::: STORED RECORDS

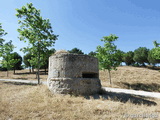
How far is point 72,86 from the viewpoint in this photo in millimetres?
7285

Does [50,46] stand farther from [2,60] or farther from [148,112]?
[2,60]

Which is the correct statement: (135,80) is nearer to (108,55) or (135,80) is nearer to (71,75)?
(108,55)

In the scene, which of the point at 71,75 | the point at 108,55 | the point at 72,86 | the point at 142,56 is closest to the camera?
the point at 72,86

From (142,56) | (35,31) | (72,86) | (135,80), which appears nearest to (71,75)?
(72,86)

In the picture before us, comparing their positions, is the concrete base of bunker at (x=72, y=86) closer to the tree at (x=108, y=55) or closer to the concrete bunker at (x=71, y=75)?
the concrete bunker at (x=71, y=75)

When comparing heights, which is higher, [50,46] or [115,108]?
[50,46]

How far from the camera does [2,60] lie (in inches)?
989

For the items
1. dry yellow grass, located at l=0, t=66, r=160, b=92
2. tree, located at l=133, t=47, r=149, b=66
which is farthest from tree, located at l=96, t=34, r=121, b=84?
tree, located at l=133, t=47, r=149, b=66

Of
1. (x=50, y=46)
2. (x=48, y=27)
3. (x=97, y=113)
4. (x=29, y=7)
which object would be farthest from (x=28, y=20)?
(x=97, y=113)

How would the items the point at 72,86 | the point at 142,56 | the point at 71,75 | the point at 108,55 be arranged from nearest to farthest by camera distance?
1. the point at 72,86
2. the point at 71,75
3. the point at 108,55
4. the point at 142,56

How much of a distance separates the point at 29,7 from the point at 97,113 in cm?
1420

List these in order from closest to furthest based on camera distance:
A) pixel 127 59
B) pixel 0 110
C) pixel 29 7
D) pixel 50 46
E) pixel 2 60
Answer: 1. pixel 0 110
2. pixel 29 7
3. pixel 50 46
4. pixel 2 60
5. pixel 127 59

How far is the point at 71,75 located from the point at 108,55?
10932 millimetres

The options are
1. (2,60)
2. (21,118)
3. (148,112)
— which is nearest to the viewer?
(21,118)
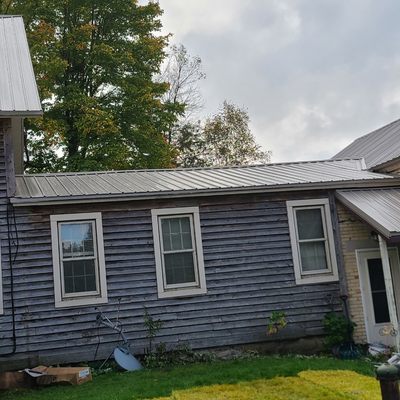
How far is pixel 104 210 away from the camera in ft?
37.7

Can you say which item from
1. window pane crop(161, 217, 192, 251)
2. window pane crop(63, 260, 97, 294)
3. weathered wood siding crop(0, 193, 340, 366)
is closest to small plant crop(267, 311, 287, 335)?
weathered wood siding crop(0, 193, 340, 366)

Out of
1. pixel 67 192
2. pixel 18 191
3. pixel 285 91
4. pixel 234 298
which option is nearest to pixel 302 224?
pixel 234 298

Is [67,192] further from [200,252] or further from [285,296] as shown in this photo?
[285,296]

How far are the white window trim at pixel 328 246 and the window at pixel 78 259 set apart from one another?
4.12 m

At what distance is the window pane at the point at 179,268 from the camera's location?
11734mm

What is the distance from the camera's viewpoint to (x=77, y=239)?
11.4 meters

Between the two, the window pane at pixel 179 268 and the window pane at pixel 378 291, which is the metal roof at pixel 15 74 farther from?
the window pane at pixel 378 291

::::::

WORK TO DO:
Please reproduce the listing, starting at the line containing "What is the" and continuing through the end of the listing, substituting "steel roof" for "metal roof" and leaving everything else unchanged.

FULL OUTPUT:
What is the distance from the camera's viewpoint to (x=77, y=239)?
11.4 meters

Between the two, the window pane at pixel 179 268 and the window pane at pixel 378 291, which is the steel roof at pixel 15 74 farther from?
the window pane at pixel 378 291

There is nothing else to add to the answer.